Born in 1922 in Sheho, Sask., Nick Melnechuk, 93, of Lacombe still considers himself a ‘youngster.’
And that’s exactly what he was, a young man, only 18-years-old when he enlisted in the Royal Canadian Air Force (RCAF) during the Second World War.
Melnechuk came from a large family and three of his brothers served in the army in the Second World War.
“I also had two sisters that worked in munitions plants in Toronto during the war,” said Melnechuk. “So our family of 11, we contributed to the war.
“I was 18 years old during the Second World War. So, I went to the recruiting unit and I said, ‘I don’t want to join the army.’ I was working in the Winnipeg General (Hospital) as an orderly at the time, so they said, ‘Oh no, we want you in the Air Force.’ So I went in to the air force.”
In 1942, Melnechuk began training in the second course medical assistance in Trenton, Ont. followed by more training in Pearce, Alta.
As an medical assistant in the RCAF, Melnechuk served in the medical inspection unit, where RCAF members were looked after before they were sent to an English hospital.
“I got all the training,” he said. “I did everything – suturing, I looked after the pharmacy. That’s what we trained for.
“People would come in sick and we would look after them and then we would send them to the hospital or we would give them treatment, do their blood work, urine analysis, whatever else we had to do.”
Melnechuk was stationed in England for three years. He still remembers that day when his feet first hit the English soil, as well as first seeing action.
“When we landed in Scotland, they took us by train to Bournemouth, England, ” he said. “I went to bed that night and in the morning, I got up and had to get myself something to eat and I could hear planes flying and guns going off.
“I walked out through a clearing and Germans were over there dropping bombs on us and I saw the first bomb go off. And I’ll tell you, I broke all the records. I ran back into the building and into the dugouts. I will never forget that. I’m 18-years-old. What do you expect? But then you got used to it after.”
After that, Melnechuk was transferred to Yorkshire, England to the RCAF group bomber command.
“I remember our planes going overseas and dropping bombs,” he said. “They flew at night all the time. The Americans couldn’t fly at night during the war. They had to fly during the day because they didn’t have the equipment like we had.”
He was then transferred to London to a new medical unit and with the intention that he would play hockey.
Hockey is a sport that is deeply embedded into our Canadian identity. During the Second World War, as many families throughout Canada faced hardships brought on by the war, hockey continued on to be that great social connector, including with those in the service overseas.
Melnechuk was one of the many RCAF members who played hockey overseas and he participated in the RCAF Overseas Championship in Glasgow, Scotland in 1944.
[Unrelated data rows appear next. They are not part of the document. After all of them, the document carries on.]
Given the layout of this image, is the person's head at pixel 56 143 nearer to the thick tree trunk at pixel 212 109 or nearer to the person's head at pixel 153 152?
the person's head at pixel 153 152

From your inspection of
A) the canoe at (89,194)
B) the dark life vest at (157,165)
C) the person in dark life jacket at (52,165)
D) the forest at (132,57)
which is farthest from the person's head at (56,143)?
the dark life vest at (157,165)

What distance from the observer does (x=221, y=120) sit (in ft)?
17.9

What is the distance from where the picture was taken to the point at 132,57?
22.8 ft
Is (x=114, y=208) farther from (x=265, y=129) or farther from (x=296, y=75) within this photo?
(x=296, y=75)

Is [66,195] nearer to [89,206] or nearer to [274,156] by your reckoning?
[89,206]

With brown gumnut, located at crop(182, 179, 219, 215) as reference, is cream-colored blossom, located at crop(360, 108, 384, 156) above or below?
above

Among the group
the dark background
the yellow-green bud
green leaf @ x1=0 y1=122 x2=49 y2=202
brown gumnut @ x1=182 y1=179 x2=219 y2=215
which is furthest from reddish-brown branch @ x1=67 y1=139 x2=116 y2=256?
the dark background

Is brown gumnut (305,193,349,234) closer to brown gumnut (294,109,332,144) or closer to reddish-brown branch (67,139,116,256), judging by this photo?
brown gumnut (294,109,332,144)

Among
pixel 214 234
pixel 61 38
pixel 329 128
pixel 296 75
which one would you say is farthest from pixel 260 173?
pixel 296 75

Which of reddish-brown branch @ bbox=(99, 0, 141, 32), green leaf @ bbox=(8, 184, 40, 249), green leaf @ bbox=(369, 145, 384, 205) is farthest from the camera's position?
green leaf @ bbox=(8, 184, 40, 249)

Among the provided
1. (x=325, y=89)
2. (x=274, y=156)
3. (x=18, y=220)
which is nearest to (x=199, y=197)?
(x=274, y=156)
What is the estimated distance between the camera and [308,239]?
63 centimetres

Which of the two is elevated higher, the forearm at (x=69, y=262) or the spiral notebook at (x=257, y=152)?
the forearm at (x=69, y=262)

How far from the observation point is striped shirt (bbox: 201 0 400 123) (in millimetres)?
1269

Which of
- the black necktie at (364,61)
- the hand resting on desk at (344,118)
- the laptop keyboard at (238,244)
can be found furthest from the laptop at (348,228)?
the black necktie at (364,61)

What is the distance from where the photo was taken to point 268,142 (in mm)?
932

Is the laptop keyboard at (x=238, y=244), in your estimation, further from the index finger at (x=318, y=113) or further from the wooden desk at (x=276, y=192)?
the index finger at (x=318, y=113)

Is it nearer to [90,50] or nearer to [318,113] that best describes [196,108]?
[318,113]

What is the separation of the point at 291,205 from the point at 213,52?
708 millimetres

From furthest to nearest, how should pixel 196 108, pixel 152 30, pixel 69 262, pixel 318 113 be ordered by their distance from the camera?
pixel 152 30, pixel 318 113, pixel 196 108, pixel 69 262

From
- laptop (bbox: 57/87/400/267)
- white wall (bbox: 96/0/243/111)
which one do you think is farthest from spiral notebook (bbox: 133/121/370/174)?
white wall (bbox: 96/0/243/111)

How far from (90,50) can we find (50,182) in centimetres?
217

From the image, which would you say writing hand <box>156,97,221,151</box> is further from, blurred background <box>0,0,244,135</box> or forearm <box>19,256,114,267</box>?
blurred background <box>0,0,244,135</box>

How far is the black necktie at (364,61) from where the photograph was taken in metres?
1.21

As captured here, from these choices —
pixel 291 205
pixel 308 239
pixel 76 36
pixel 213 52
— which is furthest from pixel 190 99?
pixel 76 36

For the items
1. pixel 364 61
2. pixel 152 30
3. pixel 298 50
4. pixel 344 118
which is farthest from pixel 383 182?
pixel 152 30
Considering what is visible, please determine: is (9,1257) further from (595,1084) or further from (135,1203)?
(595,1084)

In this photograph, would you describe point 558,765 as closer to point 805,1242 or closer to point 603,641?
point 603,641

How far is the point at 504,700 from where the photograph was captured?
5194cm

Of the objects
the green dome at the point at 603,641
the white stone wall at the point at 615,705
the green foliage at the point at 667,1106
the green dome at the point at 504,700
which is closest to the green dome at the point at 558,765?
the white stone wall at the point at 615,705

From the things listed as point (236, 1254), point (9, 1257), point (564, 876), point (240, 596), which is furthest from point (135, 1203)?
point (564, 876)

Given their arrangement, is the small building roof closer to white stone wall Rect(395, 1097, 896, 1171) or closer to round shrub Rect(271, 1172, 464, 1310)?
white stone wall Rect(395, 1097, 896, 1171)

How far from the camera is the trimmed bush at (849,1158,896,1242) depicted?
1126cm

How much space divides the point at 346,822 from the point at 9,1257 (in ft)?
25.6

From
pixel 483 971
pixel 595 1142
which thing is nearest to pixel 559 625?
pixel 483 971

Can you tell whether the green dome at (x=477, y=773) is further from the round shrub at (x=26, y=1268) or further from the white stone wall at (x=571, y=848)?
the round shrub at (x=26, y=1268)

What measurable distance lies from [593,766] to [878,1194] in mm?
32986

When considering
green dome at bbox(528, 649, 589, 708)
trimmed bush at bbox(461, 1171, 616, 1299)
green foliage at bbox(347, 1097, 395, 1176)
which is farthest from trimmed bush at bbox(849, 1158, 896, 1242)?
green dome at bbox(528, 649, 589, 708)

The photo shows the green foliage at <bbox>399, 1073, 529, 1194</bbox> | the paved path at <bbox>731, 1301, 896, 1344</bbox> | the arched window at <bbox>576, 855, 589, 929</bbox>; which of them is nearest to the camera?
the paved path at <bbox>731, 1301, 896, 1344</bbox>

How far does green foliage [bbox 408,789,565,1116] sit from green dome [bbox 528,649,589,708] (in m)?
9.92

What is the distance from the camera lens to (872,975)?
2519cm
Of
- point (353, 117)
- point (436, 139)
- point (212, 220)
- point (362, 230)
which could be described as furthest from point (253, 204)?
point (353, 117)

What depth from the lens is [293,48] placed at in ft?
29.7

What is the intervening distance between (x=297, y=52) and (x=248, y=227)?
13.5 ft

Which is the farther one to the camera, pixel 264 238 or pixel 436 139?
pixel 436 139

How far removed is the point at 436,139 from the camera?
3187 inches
The year before, Canadian-born goaltender for the Detroit Red Wings Johnny Mowers enlisted in the Air Force and once overseas, became the goaltender for Melnechuk’s team in the 1944 championship, which they ended up winning.
“We had a professional hockey player on our team and before every game, he would get dressed up and he would get so nervous that he would throw up. We were just there for fun,” said Melnechuk of Mowers’ nerves.
Melnechuk remained stationed in London until he was discharged. By Christmas 1945, after the end of the war, he was on his way back home to Canada.
It was again this connection of hockey that brought Melnechuk first to Lacombe in 1946.
“After the Air Force, I got my leave and I wrote them a letter asking if I could play hockey and they said, ‘Yeah, come on,’ so I came here (Lacombe) and played for five years,” he said.
Melnechuk played for the Lacombe Buffaloes, a senior-level hockey team at the time that played teams in the region like Red Deer and Leduc.
During that time, Melnechuk met his wife Thelma in Lacombe in a restaurant. After a whirlwind romance, they were married in 1947.
In 1951, Melnechuk returned back to the service.
“I made a career in the Air Force until 1969,” he said. “I was stationed all over Canada, like Halifax and Quebec.”
While he was stationed in Quebec during this time period, Melnechuk had the privilege of testing out one of the very first Ski-Doos made by J.A. Bombardier. Bombardier created the first mass-produced snowmobile and in essence, created a new winter sport. Melnechuk, his sergeant and a few others went on trip in the deep snow to test out the new machine.
“We slept in a tent, put a fire in there and had some rations,” he said. “I feel honoured that we tested the first Ski-Doo ever made.”
Melnechuk and his wife returned to Lacombe after he concluded his service with the Air Force. Shortly after, he joined the Royal Canadian Legion Lacombe Branch No. 79 and has been a highly active member ever since.
“I’m still grateful at my age that I’m still here, that I can go to the Legion and still help out,” said Melnechuk. “It’s really something special.”
Melnechuk has two sons and one grandson.